[Consigne] Poursuivez la chronique sur le rêve de devenir gangster à partir de sa dernière phrase, dans le même ton.

[Texte choisi]
• • •
J’aurais voulu être un gangsta – Chroniques de l’Intranquillité

Cette semaine Ophélie nous confie son ambition secrète : devenir un gangster. Un métier difficile aux qualifications bien particulières qu’elle n’est pas sûre de pouvoir exercer.

En sortant du cinéma et en allumant ma cigarette, la frange virevoltant aux quatre vents, je me suis sentie telle Lino Ventura dans son imper beige quittant un rade sombre et humide pour rejoindre l’insondable noirceur de la nuit, un 6’35 en main (exception faite qu’il était treize heure et que le ciel affichait son plus beau soleil).

J’étais allée voir Une nuit de Philippe Lefebvre avec Roschdy Zem, un film sur le quotidien d’un commandant « à la mondaine » qui passe ses nuits à errer de boîtes de nuit en club échangistes entre les dealeurs, les patrons de rade véreux et les grandes figures du Paris nocturne. Ça c’était le synopsis, en réalité c’est un film d’une heure quarante dans lequel Roschdy Zem se balade en col roulé et fume des clopes à chaque plan en ayant l’air profondément énervé. Parfois il cause et quand ça cause, dans les films de flics et de gangsta, ça donne toujours à peu près ça :

– Tu m’parles comme ça parce que j’suis pas allé à l’école, hein ? – Le vice ça s’apprend pas … (silence, jeux de regards entre mecs hyper tendus) et toi t’es un putain d’enculé… – C’EST MOI QUE TU TRAITES D’ENCULÉ ? HÉ VA TE FAIRE ENCULER TOI ! – C’est déjà fait … (sourire en coin de mec hyper cynique) … Sale enculé.

Voilà voilà.

Ça pose l’ambiance et c’est cette atmosphère que j’aime dans les films entre vilains personnages; c’est caricatural et obscène, violent et dépourvu de morale mais c’est ça qui est bon.

Quand je sors du cinéma après le visionnage d’un polar je traque les passants à la recherche d’un vice caché, du moment où l’un d’entre eux sortira une main armée de son duffle-coat, je regarde ce vieil homme qui porte un chapeau en feutre et je me dis qu’il a dû en voir dans sa vie, qu’il est peut-être le boss d’une mafia ou simple associé dans des affaires louches.

Moi aussi je me rêve en gangster sans gang. Quand j’étais plus jeune, après vétérinaire et bibliothécaire, j’ai voulu faire inspecteur de police : élucider tous les crimes du Cluedo, déjouer les complots mondiaux et nettoyer la pègre de ses canailles les plus redoutables.

Et puis très vite j’ai compris que, moralement comme idéologiquement, ce serait un peu compliqué pour moi d’être flic, c’est ainsi que j’ai renoncé à mes ambitions pour embrasser un utopique avenir dans le domaine de la criminalité.
• • •
[Extraits de données]
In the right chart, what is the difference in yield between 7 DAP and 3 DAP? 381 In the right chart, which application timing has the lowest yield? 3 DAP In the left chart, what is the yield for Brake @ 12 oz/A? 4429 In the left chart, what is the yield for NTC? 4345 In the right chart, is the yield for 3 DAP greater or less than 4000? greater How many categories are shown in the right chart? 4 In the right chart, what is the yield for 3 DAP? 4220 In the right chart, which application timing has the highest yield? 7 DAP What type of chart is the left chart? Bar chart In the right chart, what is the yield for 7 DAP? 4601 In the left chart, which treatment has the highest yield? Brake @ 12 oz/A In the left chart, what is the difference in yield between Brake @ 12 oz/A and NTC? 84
• • •
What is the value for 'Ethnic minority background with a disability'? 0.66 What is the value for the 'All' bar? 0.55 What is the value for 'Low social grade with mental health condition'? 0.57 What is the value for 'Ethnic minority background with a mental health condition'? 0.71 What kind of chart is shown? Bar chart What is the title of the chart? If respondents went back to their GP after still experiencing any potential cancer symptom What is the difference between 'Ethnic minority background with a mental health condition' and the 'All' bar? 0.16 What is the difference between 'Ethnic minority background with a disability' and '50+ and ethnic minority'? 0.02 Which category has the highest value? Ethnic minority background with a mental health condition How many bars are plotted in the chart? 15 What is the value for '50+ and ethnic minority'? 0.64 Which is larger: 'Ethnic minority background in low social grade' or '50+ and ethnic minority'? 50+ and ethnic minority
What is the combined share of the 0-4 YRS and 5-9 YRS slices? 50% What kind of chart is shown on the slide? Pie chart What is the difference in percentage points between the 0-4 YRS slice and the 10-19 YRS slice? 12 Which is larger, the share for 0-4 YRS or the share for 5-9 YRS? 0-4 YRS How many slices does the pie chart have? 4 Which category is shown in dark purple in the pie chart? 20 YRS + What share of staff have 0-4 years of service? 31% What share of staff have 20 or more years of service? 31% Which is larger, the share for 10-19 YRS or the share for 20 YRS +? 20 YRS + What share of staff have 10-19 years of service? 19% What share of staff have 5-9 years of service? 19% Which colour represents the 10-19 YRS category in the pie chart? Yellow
• • •
[Zone de réponse]
Comment devenir un gangster

Descendre d’une famille de gangsters : Raté, bien qu’ayant des origines italiennes, je ne suis pas la fille des Corleone et aucun de mes tontons n’a jamais envoyé de tête de cheval tranchée au pied du lit d’un collègue un peu méchant.

Se faire passer pour un gangster : Plusieurs techniques sont envisageables, on peut se déguiser en gangster en ne sortant jamais sans notre imper beige et une paire de gants en cuir. (Évidemment nous parlons ici d’être un gangster qui a du style, il est hors de question de devenir un gangster en jogging)

Devenir flic :

Puis ripou, et finir par fricoter activement avec des gangsters, ce qui fera de nous un gangsta comme un autre.

Adopter le phrasé des gangsters : homophobie latente et viril machisme assumé sont encouragés (exemple de phrase type, extrait des Lyonnais d’Olivier Marchal : « Le Grec m’a tellement baisé que je pense à lui dès que je m’asseois sur quelque chose de dur » Ok t’as compris; ENCULÉ ?)

Se choisir un surnom : Tous les grands gangsta ont un petit nom, un diminutif qui annonce la couleur et les singularise dans le milieu du gangsétaria. (Max la menace, Le balafré et tant d’autres.)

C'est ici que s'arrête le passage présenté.